* _Qué se pide_
[a] En el texto sobre la vergüenza, ¿qué canción de Elvis Costello se pone como ejemplo?
[b] Retoma el texto sobre la vergüenza justo después de su última oración.

* _Texto proporcionado_
--------------------------------------------------

Exorcismo de pudores

Evidentemente la vergüenza es algo muy personal. Por ejemplo, yo nunca sentiría vergüenza por no ser correspondida como cuenta Gaby. Seguramente estaría triste, o más probablemente resentida, destilando veneno hacia ese idiota que no me supo ver. Pero me parece que el solo hecho de confesar un desamor habla de mucha valentía. Muy por el contrario, yo me lleno de vergüenza cuando registro mis episodios de cobardía, esos que me llevan a mentirme a mí para negar lo que soy o a los demás para que crean que soy mejor a mi versión real. Acá van algunos ejemplos de mi inventario de bochornos íntimos:
1- Retomando el issue de Gaby, cuando es evidente que con un caballero no hay la reciprocidad deseada yo enciendo la maquinaria de los autoengaños y me convenzo de que me tiene miedo, que lo apabullo con mi carisma, que se siente poca cosa para mí. Pero lo más patético y avergonzante es un mecanismo que desarrollé de adolescente y no puedo abandonar. Se podría decir que directamente construyo una realidad paralela a mi medida. Pongo en random uno de esos CDs compilados de canciones no aptas para diabéticos de tan insoportablemente melosas o una de esas radios para tortolitos primaverales tipo Blue, y me digo a mi misma: "El próximo tema me lo dedica Fulanito". Pongamos que suena She de Elvis Costello y yo me aseguro tres minutos de romanticismo y satisfacción absoluta. Pensamiento mágico y onanismo emocional para egos marchitos. Tristísimo, ya sé.

--------------------------------------------------

* _Fragmentos de datos_
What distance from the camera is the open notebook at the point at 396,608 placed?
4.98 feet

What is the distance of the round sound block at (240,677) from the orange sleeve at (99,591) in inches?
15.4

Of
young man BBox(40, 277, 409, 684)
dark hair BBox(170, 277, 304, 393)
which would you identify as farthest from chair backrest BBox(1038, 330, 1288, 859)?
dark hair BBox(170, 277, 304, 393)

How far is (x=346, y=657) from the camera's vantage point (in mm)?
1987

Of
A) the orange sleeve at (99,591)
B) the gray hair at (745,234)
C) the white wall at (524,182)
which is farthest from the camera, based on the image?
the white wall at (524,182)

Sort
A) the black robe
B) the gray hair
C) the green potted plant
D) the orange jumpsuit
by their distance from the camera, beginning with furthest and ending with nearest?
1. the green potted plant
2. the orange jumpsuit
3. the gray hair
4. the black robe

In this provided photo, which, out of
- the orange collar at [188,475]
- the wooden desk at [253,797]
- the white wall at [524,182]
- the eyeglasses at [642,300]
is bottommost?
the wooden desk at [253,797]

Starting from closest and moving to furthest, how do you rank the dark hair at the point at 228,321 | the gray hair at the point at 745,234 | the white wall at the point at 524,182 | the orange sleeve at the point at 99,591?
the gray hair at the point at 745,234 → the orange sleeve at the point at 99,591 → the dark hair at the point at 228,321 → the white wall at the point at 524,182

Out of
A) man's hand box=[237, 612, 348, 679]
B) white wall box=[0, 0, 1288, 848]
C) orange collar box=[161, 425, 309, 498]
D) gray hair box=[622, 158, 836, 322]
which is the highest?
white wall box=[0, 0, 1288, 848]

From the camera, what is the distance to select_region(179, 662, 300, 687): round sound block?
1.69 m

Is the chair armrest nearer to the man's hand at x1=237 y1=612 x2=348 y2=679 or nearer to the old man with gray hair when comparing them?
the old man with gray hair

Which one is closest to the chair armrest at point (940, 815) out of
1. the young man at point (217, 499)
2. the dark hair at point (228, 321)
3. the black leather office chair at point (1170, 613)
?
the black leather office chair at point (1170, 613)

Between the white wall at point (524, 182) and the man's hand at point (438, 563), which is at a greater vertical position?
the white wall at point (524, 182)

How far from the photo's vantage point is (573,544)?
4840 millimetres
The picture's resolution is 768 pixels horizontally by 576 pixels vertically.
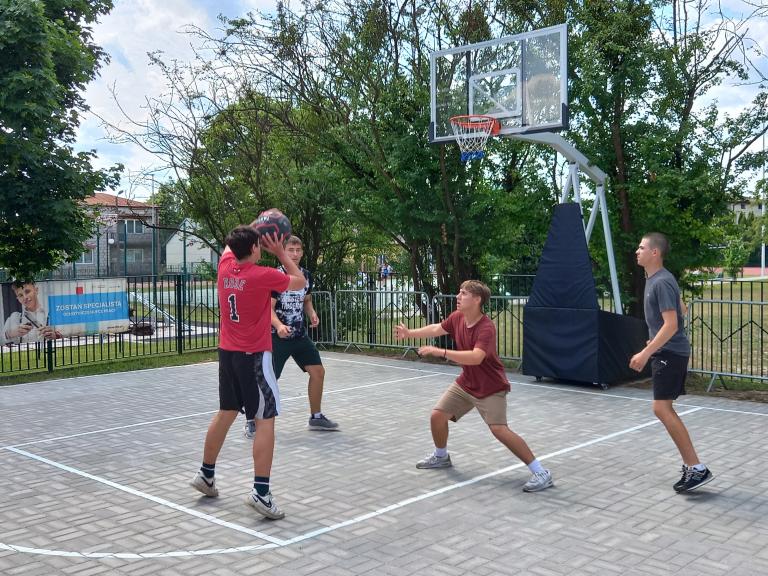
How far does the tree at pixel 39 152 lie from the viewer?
13.8 metres

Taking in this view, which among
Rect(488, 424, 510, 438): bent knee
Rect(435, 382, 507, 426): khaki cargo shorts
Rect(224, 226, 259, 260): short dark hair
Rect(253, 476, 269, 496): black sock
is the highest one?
Rect(224, 226, 259, 260): short dark hair

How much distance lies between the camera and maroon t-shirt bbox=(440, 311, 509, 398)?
6383 mm

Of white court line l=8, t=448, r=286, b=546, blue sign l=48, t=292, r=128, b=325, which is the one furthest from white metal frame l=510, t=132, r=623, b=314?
blue sign l=48, t=292, r=128, b=325

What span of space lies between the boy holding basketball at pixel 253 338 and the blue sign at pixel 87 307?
9630 mm

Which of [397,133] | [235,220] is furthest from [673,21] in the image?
[235,220]

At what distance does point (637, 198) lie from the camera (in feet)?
43.7

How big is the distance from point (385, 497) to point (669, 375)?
252 centimetres

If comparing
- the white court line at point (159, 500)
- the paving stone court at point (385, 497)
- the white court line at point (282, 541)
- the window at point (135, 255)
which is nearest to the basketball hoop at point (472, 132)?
the paving stone court at point (385, 497)

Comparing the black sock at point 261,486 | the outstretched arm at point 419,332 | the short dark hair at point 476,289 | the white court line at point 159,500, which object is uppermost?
the short dark hair at point 476,289

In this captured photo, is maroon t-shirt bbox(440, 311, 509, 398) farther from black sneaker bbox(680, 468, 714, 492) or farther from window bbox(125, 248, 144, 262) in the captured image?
window bbox(125, 248, 144, 262)

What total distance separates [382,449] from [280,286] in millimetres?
Result: 2757

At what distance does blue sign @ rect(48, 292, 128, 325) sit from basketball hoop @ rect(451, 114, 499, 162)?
7.30 m

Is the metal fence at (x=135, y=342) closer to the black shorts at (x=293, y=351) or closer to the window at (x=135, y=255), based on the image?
the black shorts at (x=293, y=351)

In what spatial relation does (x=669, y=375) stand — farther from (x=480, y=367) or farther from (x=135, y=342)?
(x=135, y=342)
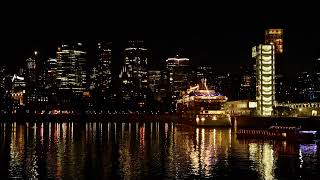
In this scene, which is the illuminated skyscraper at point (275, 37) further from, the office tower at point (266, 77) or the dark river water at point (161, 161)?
the dark river water at point (161, 161)

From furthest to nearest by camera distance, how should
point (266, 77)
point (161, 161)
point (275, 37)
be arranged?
point (275, 37) < point (266, 77) < point (161, 161)

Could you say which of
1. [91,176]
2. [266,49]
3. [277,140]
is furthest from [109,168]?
[266,49]

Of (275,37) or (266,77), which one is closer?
(266,77)

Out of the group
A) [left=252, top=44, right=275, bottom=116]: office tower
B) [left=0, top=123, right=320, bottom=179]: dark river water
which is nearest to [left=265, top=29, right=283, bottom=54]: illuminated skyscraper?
[left=252, top=44, right=275, bottom=116]: office tower

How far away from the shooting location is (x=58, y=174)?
46.9 metres

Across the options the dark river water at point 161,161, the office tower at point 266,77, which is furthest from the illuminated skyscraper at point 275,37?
the dark river water at point 161,161

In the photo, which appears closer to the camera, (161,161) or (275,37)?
(161,161)

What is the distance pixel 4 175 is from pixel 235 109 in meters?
109

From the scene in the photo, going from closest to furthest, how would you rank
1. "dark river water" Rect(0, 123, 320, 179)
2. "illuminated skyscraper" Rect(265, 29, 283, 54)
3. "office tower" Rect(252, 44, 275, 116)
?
"dark river water" Rect(0, 123, 320, 179) → "office tower" Rect(252, 44, 275, 116) → "illuminated skyscraper" Rect(265, 29, 283, 54)

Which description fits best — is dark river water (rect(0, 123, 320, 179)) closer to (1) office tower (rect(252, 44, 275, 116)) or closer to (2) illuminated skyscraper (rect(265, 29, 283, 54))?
(1) office tower (rect(252, 44, 275, 116))

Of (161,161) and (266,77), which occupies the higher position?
(266,77)

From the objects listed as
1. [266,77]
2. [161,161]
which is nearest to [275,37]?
[266,77]

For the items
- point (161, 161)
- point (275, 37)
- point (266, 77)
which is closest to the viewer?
point (161, 161)

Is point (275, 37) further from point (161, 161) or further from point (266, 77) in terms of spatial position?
point (161, 161)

--------------------------------------------------

* _Respuestas de la actividad_
[a] She.

[b]
2-Dentro de la segunda categoría de pudores, están los que me despiertan los engaños para con los demás. Es tétrico ver como me disfrazo de otra que supongo mejor que yo aun cuando los demás no me lo piden. Un ejemplo concreto: varias veces me sucedió de salir con muchachos de poco comer, característica que no comparto para nada. Entonces supongamos que estoy en una primera cita, y el chico se pide tres empanadas. Yo usualmente me como cinco o seis, pero como soy una lady y no quiero impresionarlo como una puerquita atracona, me pido dos. Cuando vuelvo a casa, asalto la heladera desesperada y me como media pizza fría del día anterior, un paquete de galletitas y para no sentirme tan pesada, un postrecito Ser. Vergüenza indigesta por el atracón.
3-Y por último, y para que vean que esto de la terapia aceitó en mí el mecanismo de la asociación, voy a hacer una confesión avergonzante vinculada al tema anterior: la rivalidad femenina. Ya expliqué que soy muy competitiva y que quiero toda la atención. El otro día, cuando ví que Gaby, aun con su bajo perfil tenía más comments que yo, me dio un ataque de envidia y me saqué un usuario alternativo para firmarme mis propios posts. No lo hice. Esta vez la vergüenza no me dejó.

30.9.08

Lo que me da vergüenza

No sé si Alicia se inspiró en lo que contó Natalia en su último post, pero lo cierto es que la nueva consigna que nos pasó fue contar algo que nos dé vergüenza, algo que hayamos hecho que nos dé vergüenza.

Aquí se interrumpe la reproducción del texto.